EXERCISE TASK — Return the part of the Sobolev space exercise below that runs from "This problem is" up to and including "contained in $R$.", copied word for word.

==== EXTRACT TO READ

This problem is from Exercise 13.35 of A First Course in Sobolev Spaces (2nd edition) written by Giovanni Leoni: Let $m\in \mathbb{N}$, $1\leqslant p<\infty$, $R=(0,a_1)\times\cdots\times (0,a_N)\subset \mathbb{R}^N$ an rectangle and let $u\in \dot{W}^{m,p}(R)$, where $$\dot{W}^{m,p}(R)=\{u\in L^1_{\mathrm{loc}}(R): D^\alpha u\in L^p(R), |\alpha|=m\}$$ is called the homogeneous Sobolev space (this book call $\dot{W}^{m,p}$ is homogeneous Sobolev space, see Definition 11.17 Pict:Definition 11.17), then $u\in W^{m,p}(R)$. Hint: Prove first that $p_R(u)$ can be replaced by $p_{R_1}(u)$, where $R_1$ is rectangle compactly contained in $R$.

========
==== SUPPLIED ENTRIES

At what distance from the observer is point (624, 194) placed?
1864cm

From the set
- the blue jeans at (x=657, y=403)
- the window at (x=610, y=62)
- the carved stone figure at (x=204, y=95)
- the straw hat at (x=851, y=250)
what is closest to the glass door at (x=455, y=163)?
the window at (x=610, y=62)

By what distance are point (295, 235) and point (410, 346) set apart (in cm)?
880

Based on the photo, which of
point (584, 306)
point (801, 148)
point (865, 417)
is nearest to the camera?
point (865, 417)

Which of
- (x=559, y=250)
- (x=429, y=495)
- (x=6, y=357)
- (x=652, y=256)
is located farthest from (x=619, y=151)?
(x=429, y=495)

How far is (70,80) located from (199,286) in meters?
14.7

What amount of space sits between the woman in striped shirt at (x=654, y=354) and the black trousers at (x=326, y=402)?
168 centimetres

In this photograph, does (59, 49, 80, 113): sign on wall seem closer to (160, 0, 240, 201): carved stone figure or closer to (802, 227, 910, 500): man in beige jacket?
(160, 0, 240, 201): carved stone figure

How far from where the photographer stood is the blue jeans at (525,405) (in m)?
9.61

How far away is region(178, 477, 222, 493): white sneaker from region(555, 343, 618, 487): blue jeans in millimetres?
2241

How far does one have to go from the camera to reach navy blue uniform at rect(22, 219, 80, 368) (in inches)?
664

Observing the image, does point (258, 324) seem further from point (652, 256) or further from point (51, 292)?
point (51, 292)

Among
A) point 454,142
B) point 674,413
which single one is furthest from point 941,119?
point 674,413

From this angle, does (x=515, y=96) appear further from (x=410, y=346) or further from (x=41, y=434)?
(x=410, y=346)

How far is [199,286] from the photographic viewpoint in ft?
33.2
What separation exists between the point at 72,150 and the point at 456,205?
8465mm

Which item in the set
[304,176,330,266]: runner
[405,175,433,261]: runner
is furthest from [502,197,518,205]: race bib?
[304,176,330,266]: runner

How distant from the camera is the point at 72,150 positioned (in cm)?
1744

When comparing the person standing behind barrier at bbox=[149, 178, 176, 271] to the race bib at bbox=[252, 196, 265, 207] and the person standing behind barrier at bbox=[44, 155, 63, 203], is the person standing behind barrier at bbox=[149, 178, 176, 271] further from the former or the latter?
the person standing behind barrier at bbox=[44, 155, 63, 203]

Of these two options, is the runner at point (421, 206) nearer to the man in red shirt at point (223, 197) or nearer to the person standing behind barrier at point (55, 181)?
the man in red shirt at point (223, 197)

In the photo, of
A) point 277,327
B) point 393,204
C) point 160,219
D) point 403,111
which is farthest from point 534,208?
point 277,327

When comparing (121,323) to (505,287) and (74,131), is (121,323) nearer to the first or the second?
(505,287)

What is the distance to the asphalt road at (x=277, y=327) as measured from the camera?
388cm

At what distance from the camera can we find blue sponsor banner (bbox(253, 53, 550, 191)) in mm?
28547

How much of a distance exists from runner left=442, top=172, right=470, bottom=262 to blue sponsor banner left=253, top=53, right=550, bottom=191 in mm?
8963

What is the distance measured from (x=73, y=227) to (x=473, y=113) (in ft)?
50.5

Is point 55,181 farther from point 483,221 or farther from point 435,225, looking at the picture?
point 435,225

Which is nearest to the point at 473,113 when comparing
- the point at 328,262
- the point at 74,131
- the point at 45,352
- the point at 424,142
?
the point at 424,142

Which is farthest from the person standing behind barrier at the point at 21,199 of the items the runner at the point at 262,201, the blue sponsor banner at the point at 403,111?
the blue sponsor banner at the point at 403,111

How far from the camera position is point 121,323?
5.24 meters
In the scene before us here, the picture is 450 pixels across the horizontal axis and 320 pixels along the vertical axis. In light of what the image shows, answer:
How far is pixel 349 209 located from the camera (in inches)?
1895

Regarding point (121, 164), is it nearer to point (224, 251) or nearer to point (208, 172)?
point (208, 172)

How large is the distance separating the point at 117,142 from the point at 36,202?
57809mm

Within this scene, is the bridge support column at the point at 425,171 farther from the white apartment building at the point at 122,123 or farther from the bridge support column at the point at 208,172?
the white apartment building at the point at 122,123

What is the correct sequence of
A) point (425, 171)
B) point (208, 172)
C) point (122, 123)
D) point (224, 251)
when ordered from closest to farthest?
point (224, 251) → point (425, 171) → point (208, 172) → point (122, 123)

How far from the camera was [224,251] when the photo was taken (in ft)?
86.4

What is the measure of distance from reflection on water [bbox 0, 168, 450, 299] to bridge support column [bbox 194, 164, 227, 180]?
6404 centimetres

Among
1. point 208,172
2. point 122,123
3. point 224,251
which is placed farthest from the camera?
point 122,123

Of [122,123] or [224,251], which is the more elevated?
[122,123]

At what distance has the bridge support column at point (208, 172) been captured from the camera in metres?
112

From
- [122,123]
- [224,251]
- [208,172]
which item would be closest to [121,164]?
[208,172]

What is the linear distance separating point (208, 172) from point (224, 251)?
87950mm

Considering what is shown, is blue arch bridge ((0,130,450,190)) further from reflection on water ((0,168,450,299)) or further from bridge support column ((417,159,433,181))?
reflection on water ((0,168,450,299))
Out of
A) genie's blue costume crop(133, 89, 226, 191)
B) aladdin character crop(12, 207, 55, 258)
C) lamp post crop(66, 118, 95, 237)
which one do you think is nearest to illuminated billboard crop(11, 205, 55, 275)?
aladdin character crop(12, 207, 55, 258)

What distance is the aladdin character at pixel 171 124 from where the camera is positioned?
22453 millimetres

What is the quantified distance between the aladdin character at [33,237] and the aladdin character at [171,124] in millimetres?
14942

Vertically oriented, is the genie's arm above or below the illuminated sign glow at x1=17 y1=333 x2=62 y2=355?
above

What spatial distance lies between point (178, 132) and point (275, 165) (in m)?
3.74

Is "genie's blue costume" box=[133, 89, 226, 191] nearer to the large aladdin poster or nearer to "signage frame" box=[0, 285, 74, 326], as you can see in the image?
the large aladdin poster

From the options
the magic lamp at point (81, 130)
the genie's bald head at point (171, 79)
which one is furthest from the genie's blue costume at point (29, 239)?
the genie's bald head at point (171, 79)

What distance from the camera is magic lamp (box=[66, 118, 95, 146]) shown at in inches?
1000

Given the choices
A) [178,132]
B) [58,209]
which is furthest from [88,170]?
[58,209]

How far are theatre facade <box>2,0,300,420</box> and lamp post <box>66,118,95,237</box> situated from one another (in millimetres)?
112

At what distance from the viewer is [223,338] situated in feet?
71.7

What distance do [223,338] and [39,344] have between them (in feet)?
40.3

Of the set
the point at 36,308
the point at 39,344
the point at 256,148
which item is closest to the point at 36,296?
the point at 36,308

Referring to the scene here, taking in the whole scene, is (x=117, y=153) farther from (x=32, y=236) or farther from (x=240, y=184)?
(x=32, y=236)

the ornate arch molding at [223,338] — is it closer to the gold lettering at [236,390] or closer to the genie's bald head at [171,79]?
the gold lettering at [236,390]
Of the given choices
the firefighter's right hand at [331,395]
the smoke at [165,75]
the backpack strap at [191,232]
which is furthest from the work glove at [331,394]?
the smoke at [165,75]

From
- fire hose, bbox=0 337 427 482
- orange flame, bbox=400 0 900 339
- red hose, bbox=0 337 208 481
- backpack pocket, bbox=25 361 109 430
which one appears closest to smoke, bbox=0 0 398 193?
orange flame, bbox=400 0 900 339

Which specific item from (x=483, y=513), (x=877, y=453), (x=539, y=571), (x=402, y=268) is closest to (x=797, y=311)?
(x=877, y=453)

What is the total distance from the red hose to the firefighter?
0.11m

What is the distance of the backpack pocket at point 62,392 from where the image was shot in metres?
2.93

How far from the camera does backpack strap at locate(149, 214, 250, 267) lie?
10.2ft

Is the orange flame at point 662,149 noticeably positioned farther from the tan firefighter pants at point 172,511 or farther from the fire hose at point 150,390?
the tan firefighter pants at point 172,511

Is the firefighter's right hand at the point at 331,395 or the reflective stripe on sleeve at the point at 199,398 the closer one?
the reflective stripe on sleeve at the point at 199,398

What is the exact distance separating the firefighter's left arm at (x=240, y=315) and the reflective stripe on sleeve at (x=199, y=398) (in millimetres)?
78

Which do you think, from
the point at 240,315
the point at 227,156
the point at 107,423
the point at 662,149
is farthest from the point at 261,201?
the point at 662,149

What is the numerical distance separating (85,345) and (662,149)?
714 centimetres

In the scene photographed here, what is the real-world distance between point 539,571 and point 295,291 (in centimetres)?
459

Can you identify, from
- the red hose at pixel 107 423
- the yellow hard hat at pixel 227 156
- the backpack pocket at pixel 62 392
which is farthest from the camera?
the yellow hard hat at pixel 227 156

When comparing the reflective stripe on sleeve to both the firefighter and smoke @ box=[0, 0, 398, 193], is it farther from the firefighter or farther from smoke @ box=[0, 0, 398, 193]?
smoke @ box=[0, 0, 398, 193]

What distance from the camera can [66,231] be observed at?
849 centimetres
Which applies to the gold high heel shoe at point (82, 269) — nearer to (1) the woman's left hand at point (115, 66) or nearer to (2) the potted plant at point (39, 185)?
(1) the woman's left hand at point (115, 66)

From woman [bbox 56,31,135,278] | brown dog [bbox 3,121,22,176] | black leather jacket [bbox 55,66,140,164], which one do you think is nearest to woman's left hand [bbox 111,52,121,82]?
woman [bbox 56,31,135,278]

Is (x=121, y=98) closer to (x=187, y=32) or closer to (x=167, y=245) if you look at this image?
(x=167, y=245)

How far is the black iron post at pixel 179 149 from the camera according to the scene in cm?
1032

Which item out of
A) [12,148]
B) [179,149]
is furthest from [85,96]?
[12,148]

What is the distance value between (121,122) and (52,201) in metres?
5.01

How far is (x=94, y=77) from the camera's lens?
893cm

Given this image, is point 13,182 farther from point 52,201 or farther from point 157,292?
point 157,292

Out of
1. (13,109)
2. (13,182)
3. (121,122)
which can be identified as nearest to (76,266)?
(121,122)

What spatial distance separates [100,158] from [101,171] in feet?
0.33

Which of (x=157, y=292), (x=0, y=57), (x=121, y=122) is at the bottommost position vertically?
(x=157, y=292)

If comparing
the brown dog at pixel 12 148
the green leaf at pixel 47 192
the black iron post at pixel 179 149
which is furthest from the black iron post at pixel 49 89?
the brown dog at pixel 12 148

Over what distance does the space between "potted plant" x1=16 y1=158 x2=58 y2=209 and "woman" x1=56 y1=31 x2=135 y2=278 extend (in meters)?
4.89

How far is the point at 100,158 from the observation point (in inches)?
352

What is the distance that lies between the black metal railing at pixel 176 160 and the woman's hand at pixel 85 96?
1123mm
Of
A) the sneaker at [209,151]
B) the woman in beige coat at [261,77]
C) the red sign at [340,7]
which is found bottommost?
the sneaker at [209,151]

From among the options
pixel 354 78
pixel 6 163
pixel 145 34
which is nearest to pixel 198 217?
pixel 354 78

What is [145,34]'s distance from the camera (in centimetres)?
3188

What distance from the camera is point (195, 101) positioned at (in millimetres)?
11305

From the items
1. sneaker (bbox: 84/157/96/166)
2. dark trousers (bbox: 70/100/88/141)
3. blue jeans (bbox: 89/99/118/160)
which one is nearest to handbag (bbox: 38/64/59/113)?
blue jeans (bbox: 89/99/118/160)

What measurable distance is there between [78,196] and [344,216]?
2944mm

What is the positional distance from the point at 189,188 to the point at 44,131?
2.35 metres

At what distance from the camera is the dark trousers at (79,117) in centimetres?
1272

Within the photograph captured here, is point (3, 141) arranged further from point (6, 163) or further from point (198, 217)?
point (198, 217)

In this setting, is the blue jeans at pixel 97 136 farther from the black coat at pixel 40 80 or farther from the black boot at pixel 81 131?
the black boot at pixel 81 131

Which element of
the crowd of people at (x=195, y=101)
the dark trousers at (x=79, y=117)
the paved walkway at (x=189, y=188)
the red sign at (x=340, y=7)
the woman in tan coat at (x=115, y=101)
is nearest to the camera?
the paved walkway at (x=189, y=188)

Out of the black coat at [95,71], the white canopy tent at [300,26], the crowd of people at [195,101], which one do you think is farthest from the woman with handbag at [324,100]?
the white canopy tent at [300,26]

========

SOLUTION TO THIS TASK —
This problem is from Exercise 13.35 of A First Course in Sobolev Spaces (2nd edition) written by Giovanni Leoni: Let $m\in \mathbb{N}$, $1\leqslant p<\infty$, $R=(0,a_1)\times\cdots\times (0,a_N)\subset \mathbb{R}^N$ an rectangle and let $u\in \dot{W}^{m,p}(R)$, where $$\dot{W}^{m,p}(R)=\{u\in L^1_{\mathrm{loc}}(R): D^\alpha u\in L^p(R), |\alpha|=m\}$$ is called the homogeneous Sobolev space (this book call $\dot{W}^{m,p}$ is homogeneous Sobolev space, see Definition 11.17 Pict:Definition 11.17), then $u\in W^{m,p}(R)$. Hint: Prove first that $p_R(u)$ can be replaced by $p_{R_1}(u)$, where $R_1$ is rectangle compactly contained in $R$.